Disclaimer: while I would describe myself as "socially conservative" I would not call myself a "social conservative" because the former describes one's views on morality and the latter is a description of one's political philosophy. The socially conservative person holds traditional ideas about family, religion, marriage, life and society. These are all admirable and desirable values, necessary to a healthy and strong society. The self-described social conservative holds those ideas; yet also views the role of "government" as one of advancing those ideas.

The problem with this idea is that morality's basis - and really its ability to continue as a strong and invulnerable cornerstone of society - comes from the smallest spheres of government. A moral and socially conservative society is a reflection of a moral and socially conservative people. To create such a society (and I think we'd all acknowledge that we're less so today than we were 20, 40, or 60 years ago) requires self-government. Creating distant, external forces intended to encourage social conservatism is a lot like creating distant, external forces intended to encourage any form of positive social change (think reducing poverty, encouraging education). It's ineffective and inconsistent with the design of our republic.

In short, while distant external government shouldn't be supportive of immorality or policies that are destructive to society, beyond the extent that it serves to protect the inalienable rights of citizens (such as life), it should be silent on most issues; they are the domain of the smallest spheres of government. The debate has been framed entirely incorrectly. Social conservatives, tired of external government imposing liberal ideas upon them, have elected to act using the same liberal tactic, to impose their views.

So here's my pitch to social conservatives: reject social (and "compassionate") conservatism and consider balanced government. Social conservatism should be a goal, not a tactic. There's no other political philosophy I am aware of that can potentially foster the re-birth of self-government like balanced government, gradually and inevitably.
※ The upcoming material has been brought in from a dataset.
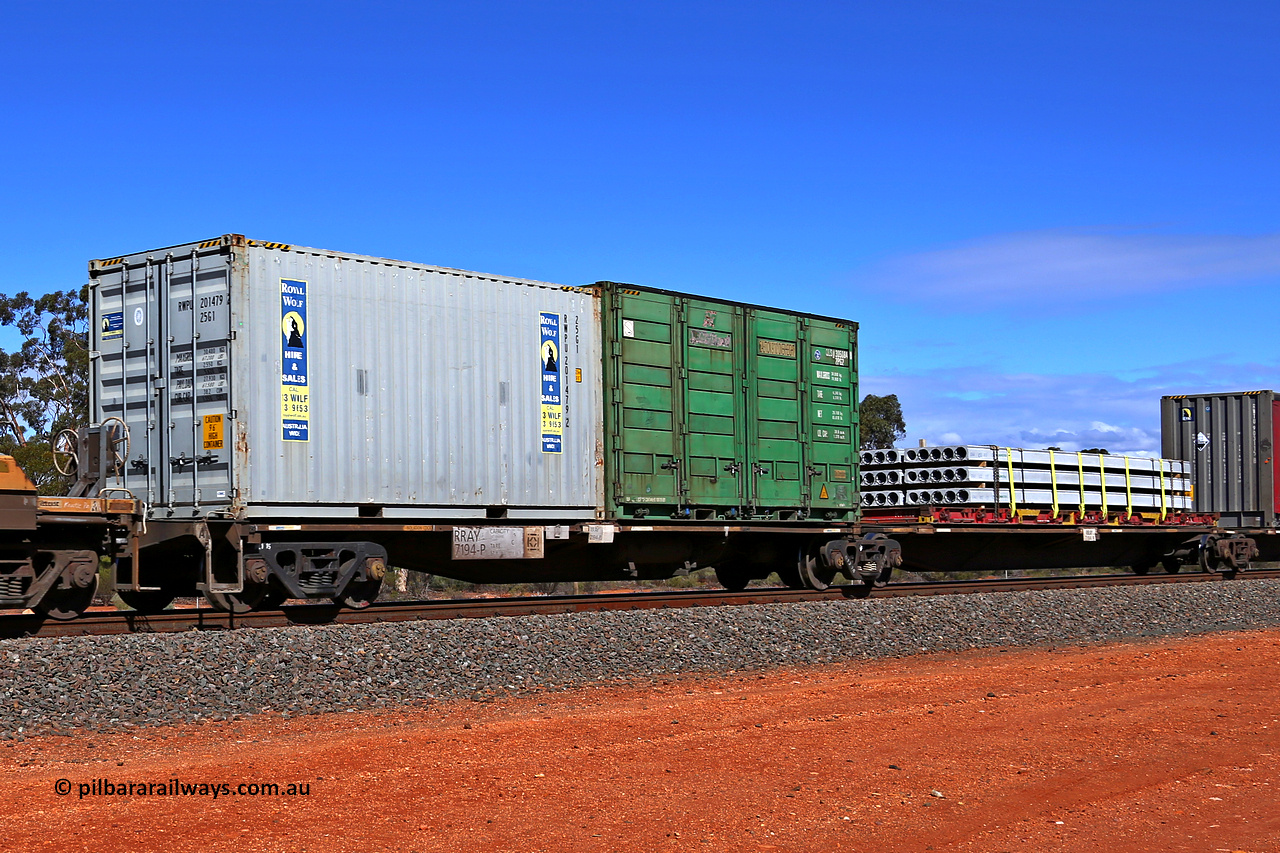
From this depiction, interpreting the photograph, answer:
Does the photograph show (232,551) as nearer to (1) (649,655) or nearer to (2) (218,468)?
(2) (218,468)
And really, that's the best guarantor of a socially conservative society: self-governing people, self-governing families, and self-governing communities.


Sunflower Desert said...

Hi Michael,

I've always considered myself to be a social conservative, yet I do not desire to force my values on other people through the government.
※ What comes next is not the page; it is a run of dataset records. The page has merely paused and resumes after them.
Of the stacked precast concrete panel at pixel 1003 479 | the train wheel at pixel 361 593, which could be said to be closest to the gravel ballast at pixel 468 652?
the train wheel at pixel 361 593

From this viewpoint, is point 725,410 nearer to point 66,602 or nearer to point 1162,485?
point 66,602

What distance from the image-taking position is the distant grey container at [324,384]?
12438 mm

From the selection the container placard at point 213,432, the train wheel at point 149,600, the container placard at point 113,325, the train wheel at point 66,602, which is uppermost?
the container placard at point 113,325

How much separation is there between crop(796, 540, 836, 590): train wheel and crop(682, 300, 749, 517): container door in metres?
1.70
In short, while distant external government shouldn't be supportive of immorality or policies that are destructive to society, beyond the extent that it serves to protect the inalienable rights of citizens (such as life), it should be silent on most issues; they are the domain of the smallest spheres of government.
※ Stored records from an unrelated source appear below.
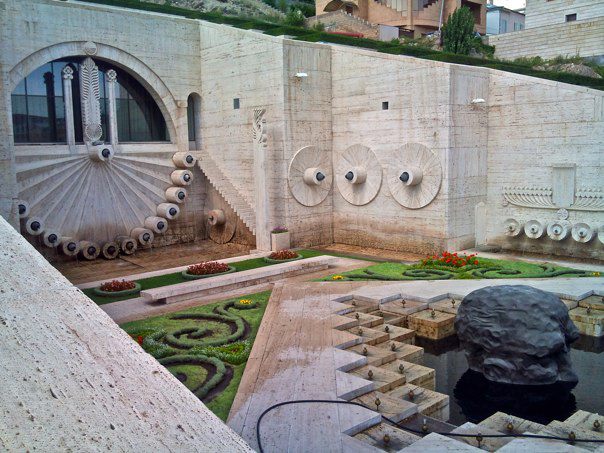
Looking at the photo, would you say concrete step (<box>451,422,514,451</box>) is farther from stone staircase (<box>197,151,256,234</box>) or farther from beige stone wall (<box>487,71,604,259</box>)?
stone staircase (<box>197,151,256,234</box>)

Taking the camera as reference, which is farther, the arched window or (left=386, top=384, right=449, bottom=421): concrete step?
the arched window

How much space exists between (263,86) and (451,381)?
12.1 meters

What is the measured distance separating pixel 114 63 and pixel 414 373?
50.2 ft

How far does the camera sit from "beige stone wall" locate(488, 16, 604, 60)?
94.5ft

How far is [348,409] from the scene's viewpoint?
7105 mm

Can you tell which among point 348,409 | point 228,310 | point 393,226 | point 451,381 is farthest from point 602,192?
point 348,409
I agree 100%, I think. Not sure exactly what the term compassionate conservative means, but if it has anything to do with increasing government social programs, I'm against it.

I want to see the unborn protected. Even if this means some woman has to be inconvenienced by carrying her baby to term. I don't think we have the right to end a life simply because that life happens to be growing in someone else's body. I'm also against embryonic stem cell research. Are we on the same page?

I don't want to see children in school forced to pray at certain times, yet I do not want any child of mine told they cannot pray when they want.

Does this mean that I am socially conservative, yet not a social conservative?

Great post.

Michael Tams said...

Hi SD,

Thanks for the comments. The difference is evident when you speak to people on social issues. While I'm socially conservative, that's not my political philosophy; it's merely a description of my views on morals, culture and modern society.

(BTW, I use the term "American Federalism" fairly interchangeably with "Balanced Government" when discussing political philosophy. AF is a term that the folks who write here came up with to describe the Declaration-centric view of the purpose of government and the Federalist Papers-centric view of the proper structure/balance of powers between spheres.)

There are a lot of people who identify with GWB and "compassionate conservatism." This moniker is used to describe people who identify themselves nominally as conservatives (perhaps they are pro-defense and pro-free markets) yet also think that No Child Left Behind and the Prescription Drug Benefit program were excellent examples of government working.

You and I are on the same page on life issues. To me, the Declaration is the founding document of this republic, and we are endowed with rights from our Creator. Fewer and fewer people believe that, which I find quite remarkable. One of these rights is life. These rights cannot be taken from one class of persons by another class of persons even if the second class are popularly referred to as "mothers."

If you think that you and your family are the best guarantors for the morality of your home, your progeny, and your community, then you're socially conservative (another term for this is traditionalist).

While I admit that there's some degree of splitting hairs with language here, the important thing is the difference between one's views on morals vs. one's views on political philosophy. The latter needs to be informed by things greater than what the prevailing cultural issues are at this moment.

A curious alliance exists between social conservatives and neoconservatives, based upon their shared view of government. In their view, it is not bad for the federal government to be hyper powerful (imbalanced, in my vernacular). As long as its power is focused on the "right" things, this is good government. As you can probably guess, I reject this as destructive and counterproductive to the continued survival of the Republic. Imbalanced government, like what we have today, is bad, bad, bad, bad, BAD.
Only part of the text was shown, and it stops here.